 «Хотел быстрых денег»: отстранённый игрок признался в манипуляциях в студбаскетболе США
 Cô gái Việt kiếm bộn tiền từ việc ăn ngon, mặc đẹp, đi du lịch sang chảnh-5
════════════════════
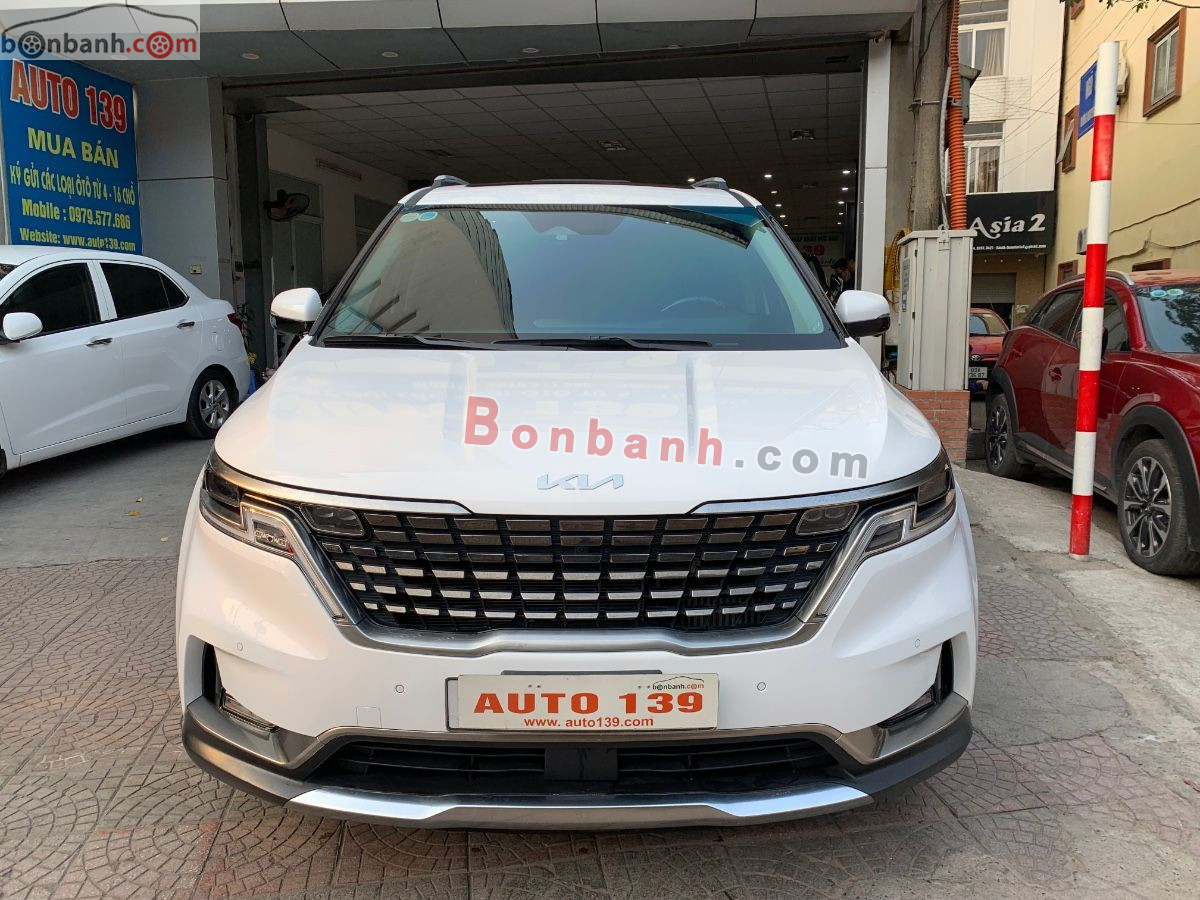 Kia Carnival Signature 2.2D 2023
════════════════════
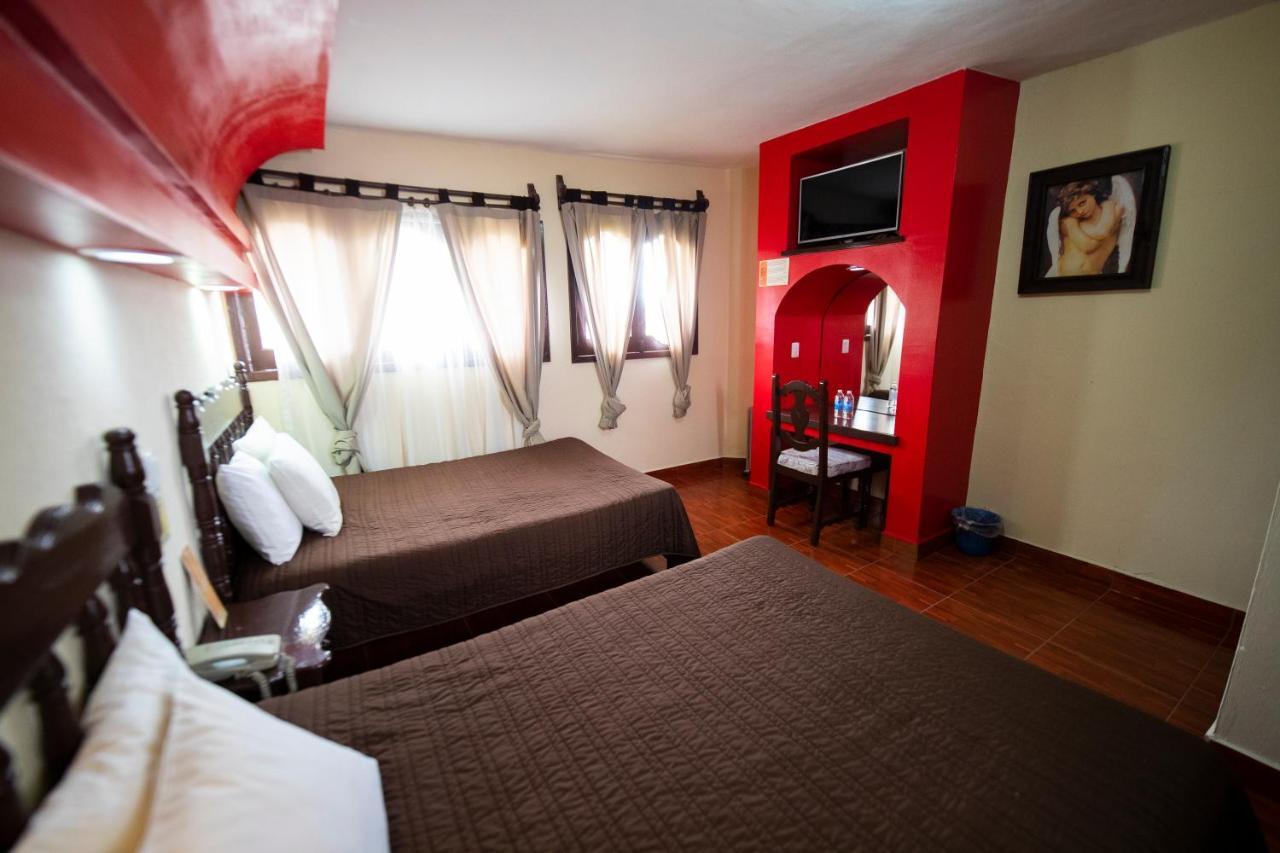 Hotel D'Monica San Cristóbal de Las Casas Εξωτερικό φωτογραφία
════════════════════
§ **TASK DETAILS**: Using the data above, reproduce exactly the lines from the line that contains "в студбаскетболе США" through the line that contains "Cô gái Việt", including both.

§ **COMPLETED EXERCISE**:
 «Хотел быстрых денег»: отстранённый игрок признался в манипуляциях в студбаскетболе США
 Cô gái Việt kiếm bộn tiền từ việc ăn ngon, mặc đẹp, đi du lịch sang chảnh-5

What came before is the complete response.